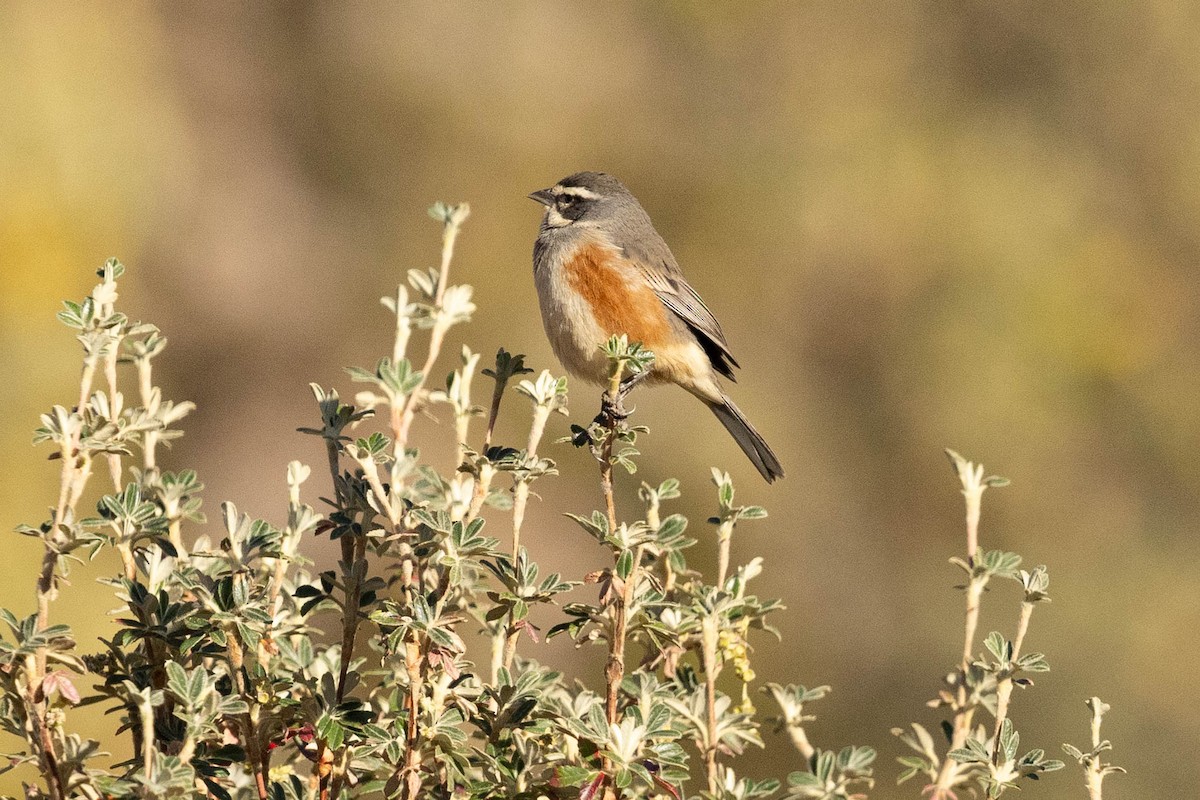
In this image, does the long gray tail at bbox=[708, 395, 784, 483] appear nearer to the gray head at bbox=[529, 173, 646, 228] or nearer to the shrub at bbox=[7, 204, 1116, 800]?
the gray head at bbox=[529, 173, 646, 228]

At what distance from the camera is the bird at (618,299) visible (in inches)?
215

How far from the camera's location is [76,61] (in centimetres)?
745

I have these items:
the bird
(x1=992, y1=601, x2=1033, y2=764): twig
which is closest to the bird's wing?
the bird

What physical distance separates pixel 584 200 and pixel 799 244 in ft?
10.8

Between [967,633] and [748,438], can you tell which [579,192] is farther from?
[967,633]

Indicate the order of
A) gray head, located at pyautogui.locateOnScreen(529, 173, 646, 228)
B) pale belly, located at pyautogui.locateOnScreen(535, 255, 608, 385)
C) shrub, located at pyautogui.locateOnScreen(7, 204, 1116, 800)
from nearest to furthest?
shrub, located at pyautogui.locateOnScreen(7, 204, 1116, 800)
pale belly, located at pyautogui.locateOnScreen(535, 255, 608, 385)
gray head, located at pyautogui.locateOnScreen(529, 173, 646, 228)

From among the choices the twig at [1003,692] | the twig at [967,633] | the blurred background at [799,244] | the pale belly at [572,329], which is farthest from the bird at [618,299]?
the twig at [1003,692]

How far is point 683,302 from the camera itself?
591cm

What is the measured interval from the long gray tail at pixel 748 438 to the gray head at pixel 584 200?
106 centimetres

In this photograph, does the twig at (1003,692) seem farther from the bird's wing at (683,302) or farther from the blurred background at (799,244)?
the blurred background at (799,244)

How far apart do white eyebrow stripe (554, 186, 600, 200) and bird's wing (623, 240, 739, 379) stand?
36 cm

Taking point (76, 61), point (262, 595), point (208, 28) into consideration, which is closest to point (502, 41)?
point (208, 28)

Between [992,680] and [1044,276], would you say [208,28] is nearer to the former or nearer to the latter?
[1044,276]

=-=-=

Copy each item above word for word, omitting the pictures.

In this image, does the long gray tail at bbox=[708, 395, 784, 483] appear nearer to the gray head at bbox=[529, 173, 646, 228] or nearer to the shrub at bbox=[7, 204, 1116, 800]?
the gray head at bbox=[529, 173, 646, 228]

At what distance from the camera is the bird at (618,299) visible (in inches)?
215

How far from the camera's location is [76,61] (in centimetres)?
745

I have these items:
the bird
(x1=992, y1=601, x2=1033, y2=764): twig
which is closest to the bird's wing?
the bird

What physical distance separates pixel 584 200 and pixel 799 244 in ft?
10.8

Between [967,633] and [748,438], can you tell which [579,192] is farther from?
[967,633]

Indicate the order of
A) gray head, located at pyautogui.locateOnScreen(529, 173, 646, 228)
B) pale belly, located at pyautogui.locateOnScreen(535, 255, 608, 385)
C) shrub, located at pyautogui.locateOnScreen(7, 204, 1116, 800)
from nearest to furthest?
shrub, located at pyautogui.locateOnScreen(7, 204, 1116, 800)
pale belly, located at pyautogui.locateOnScreen(535, 255, 608, 385)
gray head, located at pyautogui.locateOnScreen(529, 173, 646, 228)

From among the choices the twig at [1003,692] | the twig at [967,633] | the blurred background at [799,244] | the pale belly at [572,329], which is farthest from the bird at [618,299]?
the twig at [1003,692]

How far is point 683,302 from the camera itself?
591cm

What is the measured interval from the long gray tail at pixel 748 438 to the gray head at pixel 584 200?
106 centimetres

In this photograph, does the twig at (1003,692) seem farther from the bird's wing at (683,302) or farther from the blurred background at (799,244)?
the blurred background at (799,244)

How far apart do white eyebrow stripe (554, 186, 600, 200) and bird's wing (623, 240, 739, 379) stand?
36 cm

Taking point (76, 61), point (262, 595), point (208, 28) into consideration, which is closest to point (502, 41)?
point (208, 28)

Between [992,680] and [1044,276], would you say [208,28] is nearer to the former or nearer to the latter?
[1044,276]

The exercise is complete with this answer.